The process of forming contracts depends, of course, on the nature and relationship of the contracting parties. Voluntary individual insurance, under which contracts designed by insurers without significant constraint are offered to the public, is only one of several relationship structures that could be employed. Two of the most important alternatives are social insurance and group insurance.
Under social insurance, the insurer is the government; the risk insured may be a person’s life, health, or retirement income; and premiums (often designated as taxes) are paid either by the insured or by his or her employer. Social insurance is generally mandatory (coverage is required by law) although in a few instances government provides insurance for which participation is not required. If coverage is not mandatory, or if it is provided as an alternative to the private market, social insurance can be subject to adverse selection. This has caused difficulties for many state-run assigned risk pools for automobile insurance.

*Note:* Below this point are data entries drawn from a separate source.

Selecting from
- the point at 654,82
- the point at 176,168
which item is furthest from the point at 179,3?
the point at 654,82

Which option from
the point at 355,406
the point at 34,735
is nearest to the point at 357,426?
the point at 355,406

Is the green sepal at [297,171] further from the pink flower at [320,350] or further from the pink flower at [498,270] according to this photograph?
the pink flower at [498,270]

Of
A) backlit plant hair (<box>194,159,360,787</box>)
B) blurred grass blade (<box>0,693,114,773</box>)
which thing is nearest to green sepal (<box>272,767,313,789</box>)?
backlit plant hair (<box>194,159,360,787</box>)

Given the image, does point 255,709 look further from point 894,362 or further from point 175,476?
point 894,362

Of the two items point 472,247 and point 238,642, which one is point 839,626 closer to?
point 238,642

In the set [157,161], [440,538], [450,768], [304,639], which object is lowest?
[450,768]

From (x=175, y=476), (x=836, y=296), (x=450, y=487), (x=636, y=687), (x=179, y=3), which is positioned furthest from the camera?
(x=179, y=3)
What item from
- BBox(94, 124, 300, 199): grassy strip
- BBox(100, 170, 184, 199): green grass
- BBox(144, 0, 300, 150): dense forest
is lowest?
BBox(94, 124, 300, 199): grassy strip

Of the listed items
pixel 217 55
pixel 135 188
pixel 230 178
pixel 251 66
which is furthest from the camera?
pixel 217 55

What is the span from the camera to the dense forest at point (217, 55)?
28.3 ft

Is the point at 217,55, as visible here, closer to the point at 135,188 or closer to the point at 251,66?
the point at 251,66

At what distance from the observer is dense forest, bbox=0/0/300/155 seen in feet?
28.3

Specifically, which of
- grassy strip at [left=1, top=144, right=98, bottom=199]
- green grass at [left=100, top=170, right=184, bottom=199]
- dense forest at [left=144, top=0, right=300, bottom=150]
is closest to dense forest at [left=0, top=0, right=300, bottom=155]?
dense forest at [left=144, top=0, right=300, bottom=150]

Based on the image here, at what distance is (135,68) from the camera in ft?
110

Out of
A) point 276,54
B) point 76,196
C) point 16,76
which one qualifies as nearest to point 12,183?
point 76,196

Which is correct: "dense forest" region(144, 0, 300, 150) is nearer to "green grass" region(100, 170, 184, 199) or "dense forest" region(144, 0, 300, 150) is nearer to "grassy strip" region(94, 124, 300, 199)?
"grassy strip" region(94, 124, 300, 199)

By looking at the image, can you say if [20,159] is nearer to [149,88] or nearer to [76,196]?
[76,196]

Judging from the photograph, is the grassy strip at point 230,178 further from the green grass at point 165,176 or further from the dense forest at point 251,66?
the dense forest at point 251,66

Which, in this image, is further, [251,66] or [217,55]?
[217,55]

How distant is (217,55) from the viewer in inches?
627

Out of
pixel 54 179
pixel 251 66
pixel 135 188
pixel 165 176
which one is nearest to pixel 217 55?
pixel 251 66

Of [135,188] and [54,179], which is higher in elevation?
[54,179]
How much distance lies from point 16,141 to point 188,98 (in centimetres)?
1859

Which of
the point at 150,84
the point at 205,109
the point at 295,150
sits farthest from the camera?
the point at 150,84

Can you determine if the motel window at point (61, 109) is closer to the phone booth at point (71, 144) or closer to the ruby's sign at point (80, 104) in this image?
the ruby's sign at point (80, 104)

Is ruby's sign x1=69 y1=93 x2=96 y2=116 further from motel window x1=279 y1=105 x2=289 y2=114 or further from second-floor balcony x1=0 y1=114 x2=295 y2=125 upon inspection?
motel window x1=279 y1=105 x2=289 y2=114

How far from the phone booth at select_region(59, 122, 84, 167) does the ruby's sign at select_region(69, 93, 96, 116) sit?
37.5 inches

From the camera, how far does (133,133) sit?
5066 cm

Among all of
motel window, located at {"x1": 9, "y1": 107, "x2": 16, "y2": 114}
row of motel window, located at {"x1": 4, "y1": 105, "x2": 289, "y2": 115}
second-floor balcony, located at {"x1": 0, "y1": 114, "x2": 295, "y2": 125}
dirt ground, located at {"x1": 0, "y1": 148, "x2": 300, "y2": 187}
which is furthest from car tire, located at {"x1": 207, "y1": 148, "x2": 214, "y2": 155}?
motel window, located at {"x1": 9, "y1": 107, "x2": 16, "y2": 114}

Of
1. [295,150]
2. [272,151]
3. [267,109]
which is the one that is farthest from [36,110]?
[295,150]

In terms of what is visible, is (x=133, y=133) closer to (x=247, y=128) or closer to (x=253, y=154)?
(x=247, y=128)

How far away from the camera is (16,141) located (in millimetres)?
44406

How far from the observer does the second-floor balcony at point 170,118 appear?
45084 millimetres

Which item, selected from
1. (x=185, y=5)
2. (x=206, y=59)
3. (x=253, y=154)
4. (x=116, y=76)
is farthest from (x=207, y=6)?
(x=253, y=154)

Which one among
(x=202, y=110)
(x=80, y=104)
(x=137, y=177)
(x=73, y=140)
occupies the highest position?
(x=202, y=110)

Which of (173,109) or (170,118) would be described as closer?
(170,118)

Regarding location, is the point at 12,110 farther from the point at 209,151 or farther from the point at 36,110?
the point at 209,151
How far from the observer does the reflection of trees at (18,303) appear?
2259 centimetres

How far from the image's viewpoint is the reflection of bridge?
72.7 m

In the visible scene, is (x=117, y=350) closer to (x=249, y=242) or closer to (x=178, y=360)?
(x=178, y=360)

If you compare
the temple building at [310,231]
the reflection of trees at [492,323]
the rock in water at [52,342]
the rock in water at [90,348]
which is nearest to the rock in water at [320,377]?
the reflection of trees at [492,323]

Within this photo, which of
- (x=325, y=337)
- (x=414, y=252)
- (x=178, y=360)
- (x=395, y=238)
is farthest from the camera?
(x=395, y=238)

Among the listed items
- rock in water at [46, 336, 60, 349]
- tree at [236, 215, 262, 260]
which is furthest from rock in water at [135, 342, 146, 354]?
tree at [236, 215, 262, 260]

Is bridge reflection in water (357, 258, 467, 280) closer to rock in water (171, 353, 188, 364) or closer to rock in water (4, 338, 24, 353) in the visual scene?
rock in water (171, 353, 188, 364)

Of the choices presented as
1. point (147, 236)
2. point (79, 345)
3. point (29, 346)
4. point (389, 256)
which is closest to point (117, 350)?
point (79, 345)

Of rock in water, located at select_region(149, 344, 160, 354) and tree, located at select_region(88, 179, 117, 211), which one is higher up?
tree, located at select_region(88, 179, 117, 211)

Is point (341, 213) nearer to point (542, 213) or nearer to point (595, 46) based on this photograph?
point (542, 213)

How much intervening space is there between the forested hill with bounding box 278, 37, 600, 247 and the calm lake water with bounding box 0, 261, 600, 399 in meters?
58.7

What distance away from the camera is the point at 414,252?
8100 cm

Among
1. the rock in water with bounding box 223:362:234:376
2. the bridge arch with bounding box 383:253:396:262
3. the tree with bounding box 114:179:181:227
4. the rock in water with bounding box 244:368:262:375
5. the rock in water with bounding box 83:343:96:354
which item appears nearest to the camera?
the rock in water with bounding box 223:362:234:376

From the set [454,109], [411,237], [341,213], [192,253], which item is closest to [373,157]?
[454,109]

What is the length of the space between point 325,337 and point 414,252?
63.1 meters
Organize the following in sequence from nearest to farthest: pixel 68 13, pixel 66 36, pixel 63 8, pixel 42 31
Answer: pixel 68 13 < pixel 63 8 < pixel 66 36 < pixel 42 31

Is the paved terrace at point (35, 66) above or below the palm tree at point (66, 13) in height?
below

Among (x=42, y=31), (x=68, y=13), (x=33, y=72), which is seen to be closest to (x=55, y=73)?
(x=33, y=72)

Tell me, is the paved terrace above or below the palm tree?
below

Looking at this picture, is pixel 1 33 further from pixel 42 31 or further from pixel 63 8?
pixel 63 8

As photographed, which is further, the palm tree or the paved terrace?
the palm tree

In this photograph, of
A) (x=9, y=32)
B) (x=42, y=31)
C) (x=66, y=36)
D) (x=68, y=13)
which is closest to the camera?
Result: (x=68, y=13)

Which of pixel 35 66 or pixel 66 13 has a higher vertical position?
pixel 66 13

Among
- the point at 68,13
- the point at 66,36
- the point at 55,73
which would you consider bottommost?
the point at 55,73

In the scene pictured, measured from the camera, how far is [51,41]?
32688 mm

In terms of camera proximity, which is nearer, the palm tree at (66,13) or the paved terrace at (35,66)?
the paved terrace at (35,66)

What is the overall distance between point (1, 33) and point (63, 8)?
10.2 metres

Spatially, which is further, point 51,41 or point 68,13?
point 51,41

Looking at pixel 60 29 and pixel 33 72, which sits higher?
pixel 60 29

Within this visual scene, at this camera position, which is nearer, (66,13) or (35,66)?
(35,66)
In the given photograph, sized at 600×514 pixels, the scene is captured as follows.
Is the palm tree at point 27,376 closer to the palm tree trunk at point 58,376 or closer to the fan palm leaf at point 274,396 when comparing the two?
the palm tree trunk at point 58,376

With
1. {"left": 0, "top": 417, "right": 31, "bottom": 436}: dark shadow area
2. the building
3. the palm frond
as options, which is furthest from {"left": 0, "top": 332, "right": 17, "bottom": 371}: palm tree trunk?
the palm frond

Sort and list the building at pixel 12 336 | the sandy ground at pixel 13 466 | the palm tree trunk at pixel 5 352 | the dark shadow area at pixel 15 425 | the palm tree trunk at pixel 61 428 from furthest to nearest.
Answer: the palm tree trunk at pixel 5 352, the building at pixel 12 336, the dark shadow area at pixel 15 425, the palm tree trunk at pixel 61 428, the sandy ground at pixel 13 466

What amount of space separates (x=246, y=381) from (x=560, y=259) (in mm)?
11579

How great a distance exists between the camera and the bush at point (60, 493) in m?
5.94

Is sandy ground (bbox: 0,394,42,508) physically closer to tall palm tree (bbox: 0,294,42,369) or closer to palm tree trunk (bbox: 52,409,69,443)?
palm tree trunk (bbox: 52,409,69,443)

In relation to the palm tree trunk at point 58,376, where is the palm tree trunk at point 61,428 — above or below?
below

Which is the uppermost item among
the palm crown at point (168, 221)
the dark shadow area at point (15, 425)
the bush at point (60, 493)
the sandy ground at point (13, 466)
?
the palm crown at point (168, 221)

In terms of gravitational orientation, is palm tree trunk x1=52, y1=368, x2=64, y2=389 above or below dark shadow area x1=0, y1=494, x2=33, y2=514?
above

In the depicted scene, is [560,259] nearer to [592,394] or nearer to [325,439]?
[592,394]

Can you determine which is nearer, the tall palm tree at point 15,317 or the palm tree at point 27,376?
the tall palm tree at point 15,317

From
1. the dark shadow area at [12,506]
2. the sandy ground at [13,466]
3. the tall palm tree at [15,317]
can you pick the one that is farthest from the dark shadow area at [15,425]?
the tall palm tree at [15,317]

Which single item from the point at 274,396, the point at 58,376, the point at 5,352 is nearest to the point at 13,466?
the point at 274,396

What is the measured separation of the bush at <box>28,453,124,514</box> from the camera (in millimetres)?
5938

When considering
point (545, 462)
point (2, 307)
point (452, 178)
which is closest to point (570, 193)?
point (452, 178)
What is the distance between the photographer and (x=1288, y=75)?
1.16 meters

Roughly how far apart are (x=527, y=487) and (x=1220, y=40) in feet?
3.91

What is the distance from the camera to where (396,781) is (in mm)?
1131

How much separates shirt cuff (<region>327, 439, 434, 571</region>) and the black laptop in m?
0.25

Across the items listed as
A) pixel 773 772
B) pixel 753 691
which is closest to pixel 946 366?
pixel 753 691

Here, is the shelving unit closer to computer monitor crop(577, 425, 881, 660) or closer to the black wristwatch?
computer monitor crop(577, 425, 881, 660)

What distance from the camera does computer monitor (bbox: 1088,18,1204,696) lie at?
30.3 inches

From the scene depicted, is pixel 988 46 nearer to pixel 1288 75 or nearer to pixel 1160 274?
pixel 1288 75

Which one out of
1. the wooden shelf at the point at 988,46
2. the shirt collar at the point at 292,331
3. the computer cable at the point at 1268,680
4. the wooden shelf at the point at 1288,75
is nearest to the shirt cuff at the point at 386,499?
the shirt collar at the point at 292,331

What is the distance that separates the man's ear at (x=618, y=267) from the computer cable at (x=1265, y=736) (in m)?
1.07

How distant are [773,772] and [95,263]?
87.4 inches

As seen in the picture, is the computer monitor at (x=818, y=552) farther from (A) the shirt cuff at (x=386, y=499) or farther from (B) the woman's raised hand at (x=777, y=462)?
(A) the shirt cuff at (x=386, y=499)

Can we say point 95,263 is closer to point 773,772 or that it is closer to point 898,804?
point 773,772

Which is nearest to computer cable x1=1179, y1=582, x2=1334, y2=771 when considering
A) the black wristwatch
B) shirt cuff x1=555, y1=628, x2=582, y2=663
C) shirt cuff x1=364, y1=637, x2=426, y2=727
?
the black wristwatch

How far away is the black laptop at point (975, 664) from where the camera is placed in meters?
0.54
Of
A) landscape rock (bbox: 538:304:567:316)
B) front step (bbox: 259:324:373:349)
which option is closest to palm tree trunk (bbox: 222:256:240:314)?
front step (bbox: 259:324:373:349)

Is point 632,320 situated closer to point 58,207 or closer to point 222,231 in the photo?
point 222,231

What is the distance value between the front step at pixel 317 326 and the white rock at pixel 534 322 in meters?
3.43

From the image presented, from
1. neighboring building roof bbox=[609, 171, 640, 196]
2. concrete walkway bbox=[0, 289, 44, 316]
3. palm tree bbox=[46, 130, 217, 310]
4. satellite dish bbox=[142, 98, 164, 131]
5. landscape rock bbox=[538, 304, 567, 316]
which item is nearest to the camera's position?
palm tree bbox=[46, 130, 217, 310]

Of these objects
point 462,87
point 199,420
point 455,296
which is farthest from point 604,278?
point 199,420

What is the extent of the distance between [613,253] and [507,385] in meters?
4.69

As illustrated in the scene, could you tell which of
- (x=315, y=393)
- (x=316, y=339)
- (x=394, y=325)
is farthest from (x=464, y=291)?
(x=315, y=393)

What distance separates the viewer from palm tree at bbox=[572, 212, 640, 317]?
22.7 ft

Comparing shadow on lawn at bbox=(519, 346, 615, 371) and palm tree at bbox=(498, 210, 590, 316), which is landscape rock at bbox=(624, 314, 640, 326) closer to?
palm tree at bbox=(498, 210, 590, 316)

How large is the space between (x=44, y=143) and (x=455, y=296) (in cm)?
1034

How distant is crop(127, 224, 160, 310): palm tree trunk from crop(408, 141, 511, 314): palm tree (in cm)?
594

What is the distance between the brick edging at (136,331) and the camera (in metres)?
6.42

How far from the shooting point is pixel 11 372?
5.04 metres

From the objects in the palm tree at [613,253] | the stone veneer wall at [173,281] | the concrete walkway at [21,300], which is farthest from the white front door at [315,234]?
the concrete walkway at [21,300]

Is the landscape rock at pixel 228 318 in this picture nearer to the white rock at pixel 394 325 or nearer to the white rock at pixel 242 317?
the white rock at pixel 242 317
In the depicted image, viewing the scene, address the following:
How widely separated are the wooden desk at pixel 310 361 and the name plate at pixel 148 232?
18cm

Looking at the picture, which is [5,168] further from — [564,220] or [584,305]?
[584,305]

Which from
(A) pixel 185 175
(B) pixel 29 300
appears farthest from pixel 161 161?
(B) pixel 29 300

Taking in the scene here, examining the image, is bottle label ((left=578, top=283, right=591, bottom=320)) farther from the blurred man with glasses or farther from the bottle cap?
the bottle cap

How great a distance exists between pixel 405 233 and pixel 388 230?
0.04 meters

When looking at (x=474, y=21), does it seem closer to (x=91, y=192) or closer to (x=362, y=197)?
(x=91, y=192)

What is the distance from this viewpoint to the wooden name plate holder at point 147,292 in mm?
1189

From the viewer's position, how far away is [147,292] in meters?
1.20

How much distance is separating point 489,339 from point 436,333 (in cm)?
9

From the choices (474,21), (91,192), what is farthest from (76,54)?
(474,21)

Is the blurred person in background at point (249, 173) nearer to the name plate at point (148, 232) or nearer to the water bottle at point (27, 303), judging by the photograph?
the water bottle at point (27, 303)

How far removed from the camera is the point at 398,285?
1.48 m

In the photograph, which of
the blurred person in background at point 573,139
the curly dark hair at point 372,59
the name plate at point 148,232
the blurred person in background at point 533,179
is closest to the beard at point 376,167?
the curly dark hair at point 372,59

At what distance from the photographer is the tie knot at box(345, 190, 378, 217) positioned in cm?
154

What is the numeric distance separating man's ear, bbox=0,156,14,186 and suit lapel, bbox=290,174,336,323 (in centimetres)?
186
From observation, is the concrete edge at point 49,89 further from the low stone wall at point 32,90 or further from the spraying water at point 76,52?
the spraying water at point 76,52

Mandatory social insurance is established by law, not by contract. No underwriting is required since coverage is provided to all who are eligible. Mandatory health insurance is subject to moral hazard and rent seeking by providers. Rent is formally defined as “that part of a person’s or firm’s income which is above the minimum amount necessary to keep that person or firm in its given occupation” (Henderson and Quandt 1971, p. 121). It is also necessary to introduce artificial allocation mechanisms such as queuing. In contrast, mandatory life insurance is rarely offered in meaningful amounts because of difficulty determining indemnification needs. Its beneficial aspects of mandatory participation would be lost if the amount of coverage were discretionary, but a uniform flat benefit, such as was offered with Social Security from the beginning of that program, must either be useless to many or an unaffordable windfall to most.
Group insurance provides coverage for risks pertaining to a group of individual participants under a single contract issued to a sponsor. Typically, the sponsor is the employer of the participants, although group-type coverage may be used in other contexts. Group insurance is achieved through a voluntary contract between the sponsor and the insurer. Participants are not parties to the contract itself, although a subsidiary arrangement may exist between the participant and the sponsor or insurer that creates legal rights. Participation in group insurance may be mandatory or voluntary, but in the latter case some minimum level of participation is usually required by the insurer as a condition of the contract. If the group is large enough, this condition obviates some of the difficulties discussed in this chapter and allows a premium to be set based on characteristics of the group, rather than on characteristics of each participant. In most cases, the premium can be revised periodically, often annually.
This feature also eliminates concerns that are important for other types of insurance. Underwriting for group contracts involves consideration of characteristics of the group, rather than of individual members of the group, for the most part. For example, the rate paid by the contract holder may depend on the nature of the work done by participants and on the distribution of ages and genders of the participants but rarely on health or hazardous avocations of individual members.
In some cases, individual underwriting is applied to members of the group if they have disproportionately large benefits. Group underwriting may be applied to contracts that are legally structured as individual policies. This is the case, for example, with corporate-owned life insurance, in which a company insures a number of usually high-level employees using individual policies. Groups are subject to another form of risk that does not affect individuals–concentration or accumulation risk. As concerns about terrorism arose in the early years of the new millennium, underwriting for concentration risk became important to group insurers. For terrorism, the concern is physical concentration, say of employees in a single high-rise building, but concentration risk may also have been present during the AIDS epidemic, even without physical proximity at work.